Mandat za postój z włączonym silnikiem

Bardzo kluczowym aktem prawnym dla postoju pojazdu z włączonym silnikiem jest także taryfikator mandatów. To on określa bowiem karę za to właśnie wykroczenie. A właściwie to wykroczenia. Bo czyn może zostać zakwalifikowany przez funkcjonariuszy na kilka sposobów. Istnieje możliwość wystawienia grzywny za:

  • Oddalenie się kierującego od pojazdu, gdy silnik jest w ruchu. Wtedy mandat wynosi 50 zł. Nie ma tu punktów karnych.
  • Używanie pojazdu na obszarze zabudowanym w sposób powodujący uciążliwości związane z nadmierną emisją spalin do środowiska lub nadmiernym hałasem. Wtedy mandat wynosi do 300 zł. Nie ma tu punktów karnych.
  • Pozostawienie pracującego silnika podczas postoju na obszarze zabudowanym, z wyjątkiem pojazdu wykonującego czynności na drodze. Wtedy mandat wynosi 100 zł. Nie ma tu punktów karnych.
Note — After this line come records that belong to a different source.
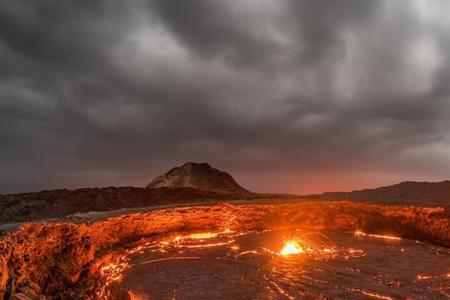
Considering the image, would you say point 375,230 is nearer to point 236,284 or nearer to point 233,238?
point 233,238

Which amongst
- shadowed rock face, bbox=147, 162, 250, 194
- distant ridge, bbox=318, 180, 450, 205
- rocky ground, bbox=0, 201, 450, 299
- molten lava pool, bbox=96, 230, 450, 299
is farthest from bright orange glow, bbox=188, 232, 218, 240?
shadowed rock face, bbox=147, 162, 250, 194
Postój z włączonym silnikiem to nagminny grzech polskich kierowców

Czemu piszemy o tym, że co drugi kierowca powinien dostać mandat za postój z włączonym silnikiem? Wystarczy rozejrzeć się na ulicy. Nagminnie widać pojazdy z odpaloną jednostką napędową, które właściciele odśnieżają. Bo przecież motor musi się nagrzać. Nietrudno spotkać też kierujących, którzy podjechali pod blok po członka rodziny czy znajomego i oczekują na jego pojawienie się z włączonym silnikiem. Żeby w kabinie nie zapanował nieprzyjemny chłód zimą. Zdarzają się nawet przypadki, w których kierowcy zostawiają odpalone samochody pod sklepami osiedlowymi. W każdym przypadku mówimy o wykroczeniu.